Sunday November 23, 1997

Maree Curtis

LAPTOP computers are becoming a millstone for Melbourne's private schools, forcing them to increase security after a spate of recent thefts.

Principals who spoke to 'The Sunday Age' said laptop theft had increased in recent months.

Wesley College's principal, Mr David Loader, said the machines were becoming the "video recorders of 10 years ago".

"You can pick them up and walk out and there is now a huge market for second-hand laptops," he said. "We have upped security and are looking at increasing it more. We already have patrolling guards and we are looking at boom gates for cars coming and going."

Xavier College's director of marketing, Mr John Foley, said one 15-year-old student's computer was stolen after he was followed off a train.

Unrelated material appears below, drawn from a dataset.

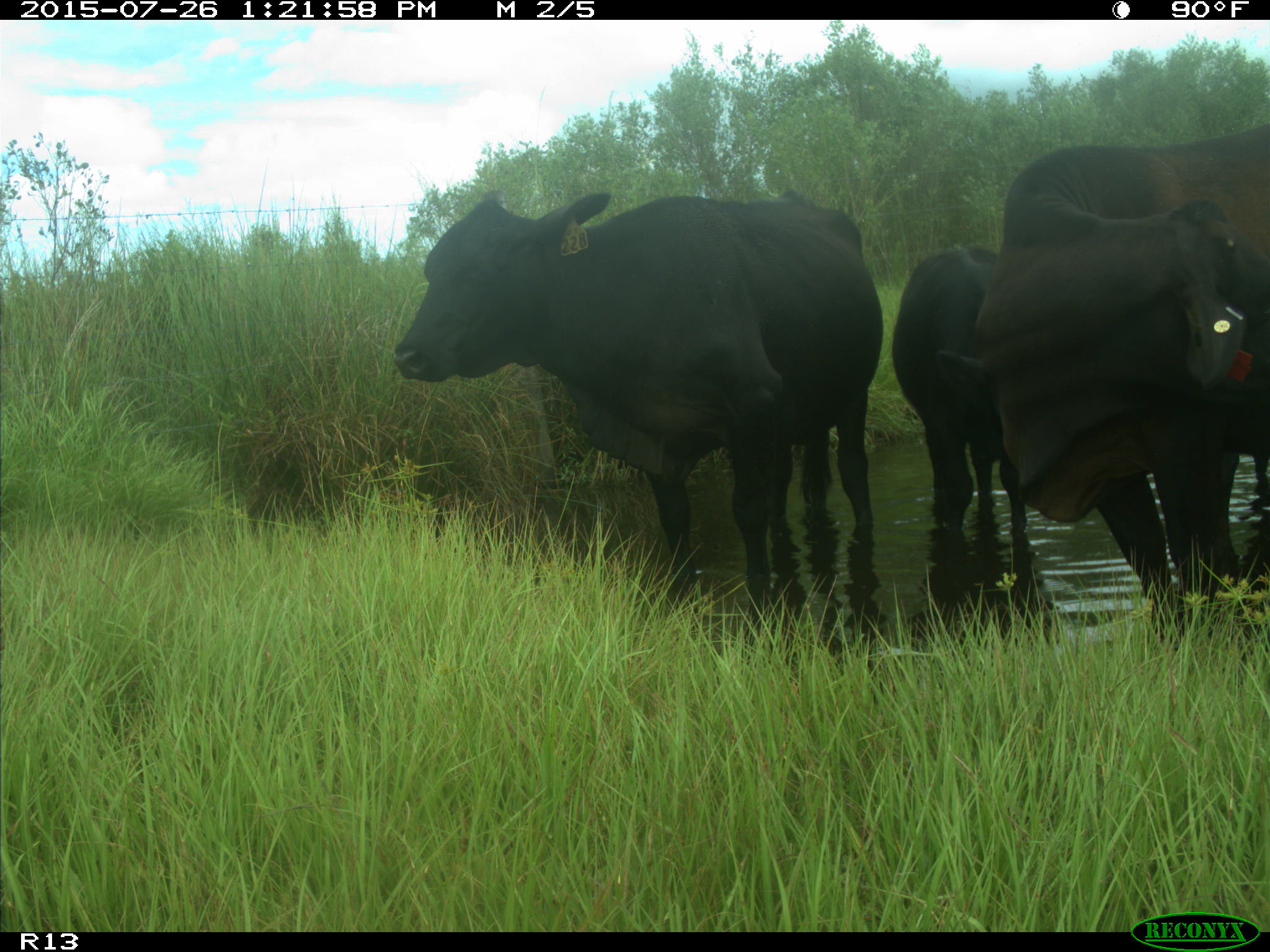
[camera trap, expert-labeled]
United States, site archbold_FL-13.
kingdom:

"We had three stolen in one day from bags left on the oval, and one or two others have gone," Mr Foley said. "Security is always a problem when you are walking around with $3000 worth of hardware over your shoulder."

Most schools encourage or require students to carry their laptops in their schoolbags, and St Leonard's College is having special backpacks designed to carry them.

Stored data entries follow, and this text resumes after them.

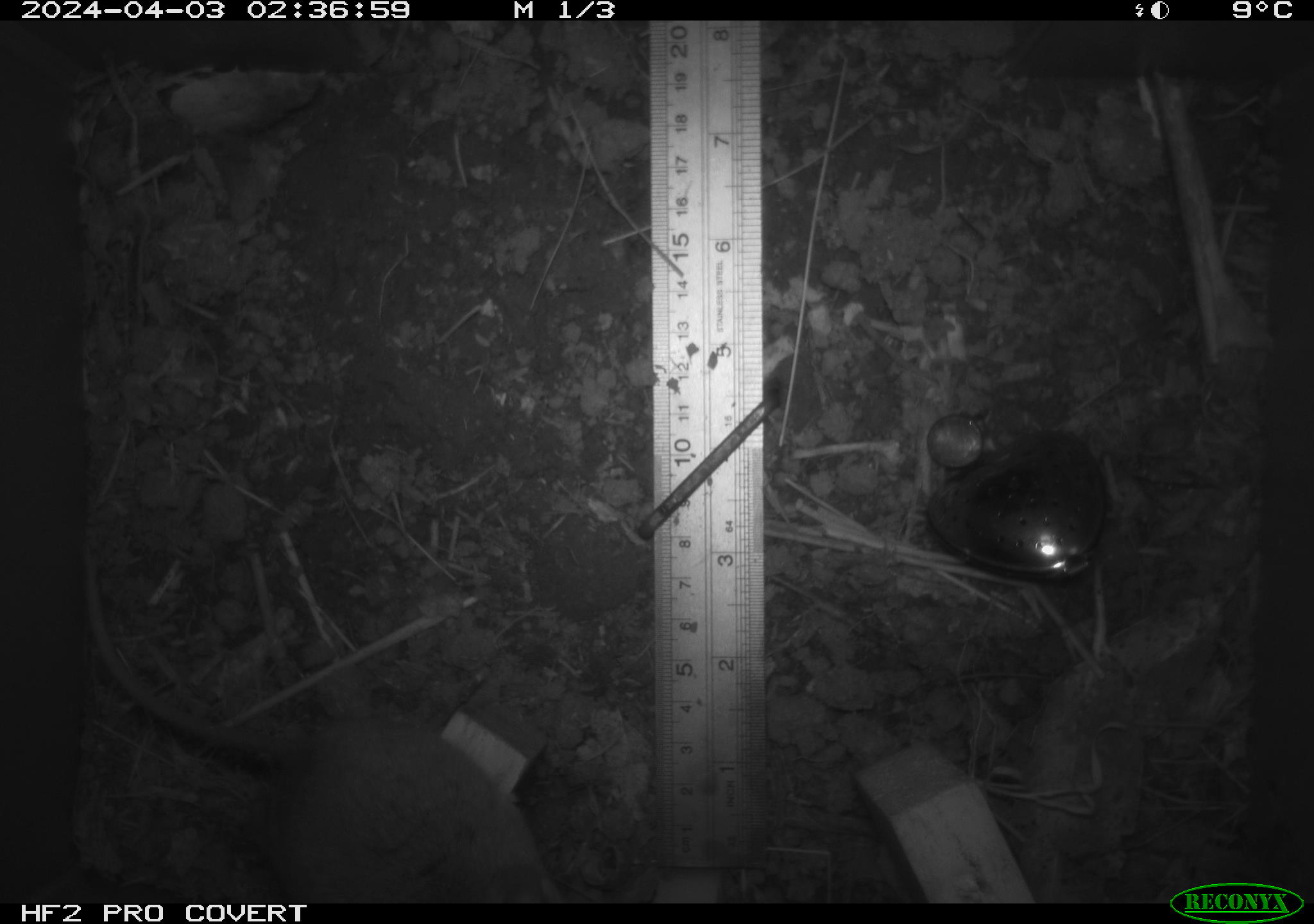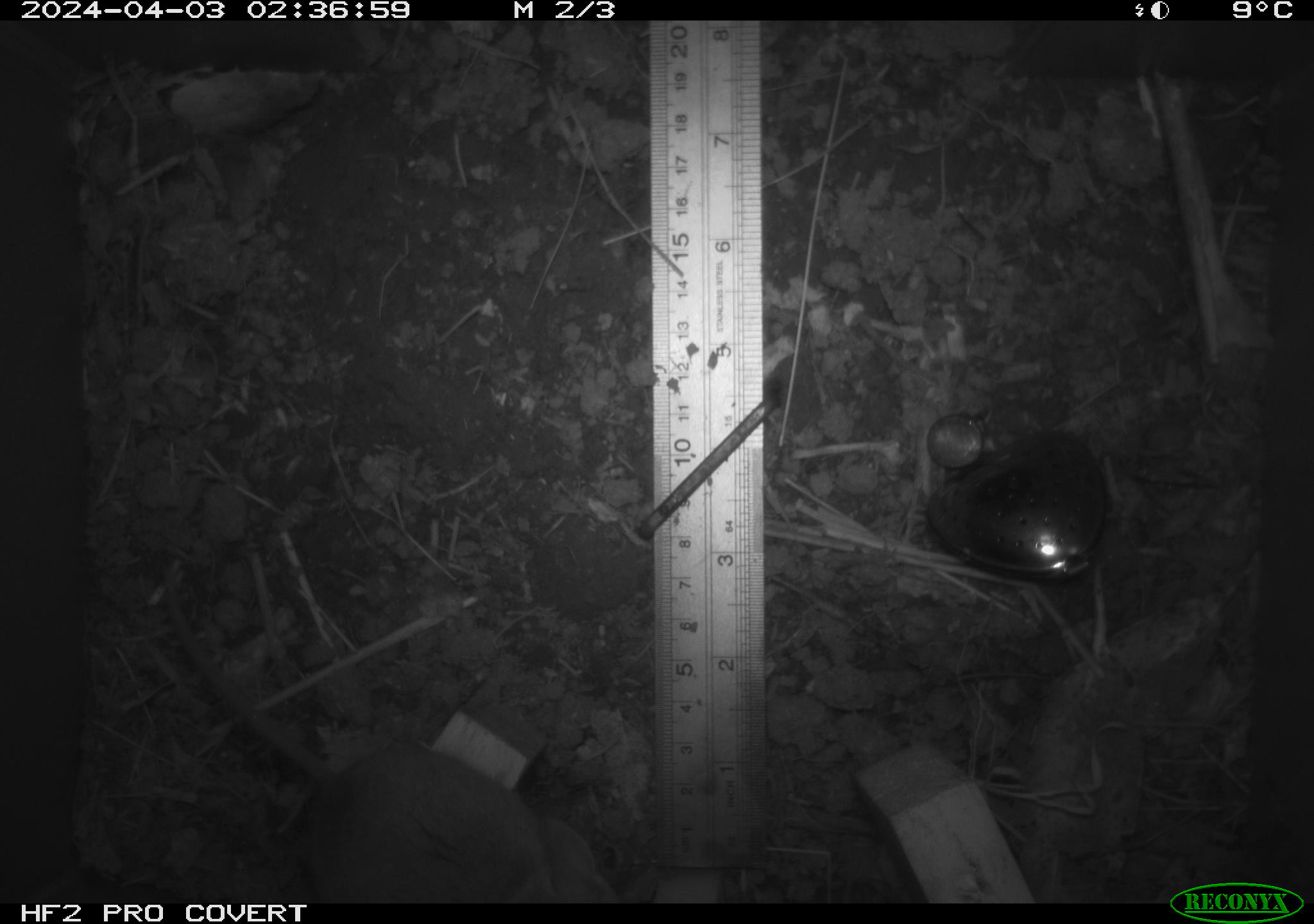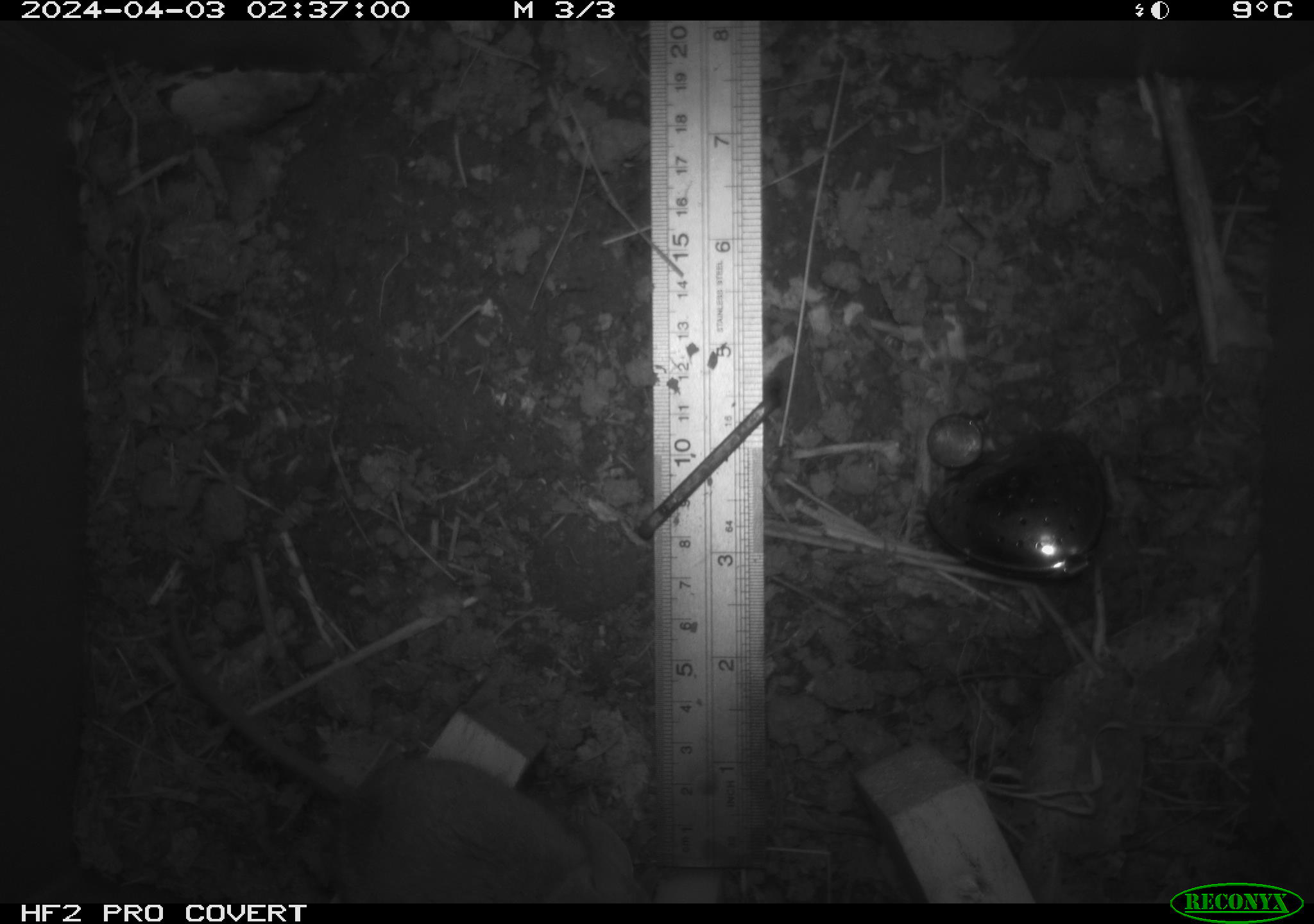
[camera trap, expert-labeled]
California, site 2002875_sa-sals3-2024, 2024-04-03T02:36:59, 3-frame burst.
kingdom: Animalia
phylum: Chordata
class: Mammalia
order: Rodentia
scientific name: Rodentia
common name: mouse species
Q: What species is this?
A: Mouse species (Rodentia).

St Leonard's principal, Dr Timothy Hawkes, said four computers had been stolen this year. "The best security is to pay the insurance premium," he said.

Dr Hawkes said technology had created the problem and should be used to find the solution. "Make the ruddy things smaller and unless the right password is used they will self-destruct," he said

Melbourne Grammar has hired a security expert after 19 notebook computers were stolen from the school recently.

The headmaster, Mr Paul Sheahan, said he was disappointed that such measures needed to be taken. "The school has stringent security in place including a security agent in order to ensure the safety and security of our school and students' property," he said.

Some schools have decided not to introduce laptops. The principal of Eltham College, Mr John Brenan, said the computers were not compulsory.

"I think there are real questions to be asked about computer laptop programs from this point of view," he said. "With the increasing number of PCs in the home, I wonder if it (laptop use) is a wave that will pass."

The vice-principal at Haileybury College, Mr Nicholas Dwyer, said the school had decided "not to go down that track".

"We prefer to use networks in school and the facilities at home so all the students have to take between school and home is a disc," he said.

A spokesman for the Insurance Council of Australia, Mr Rod Frail, said personal electronic equipment generally had become very attractive to thieves.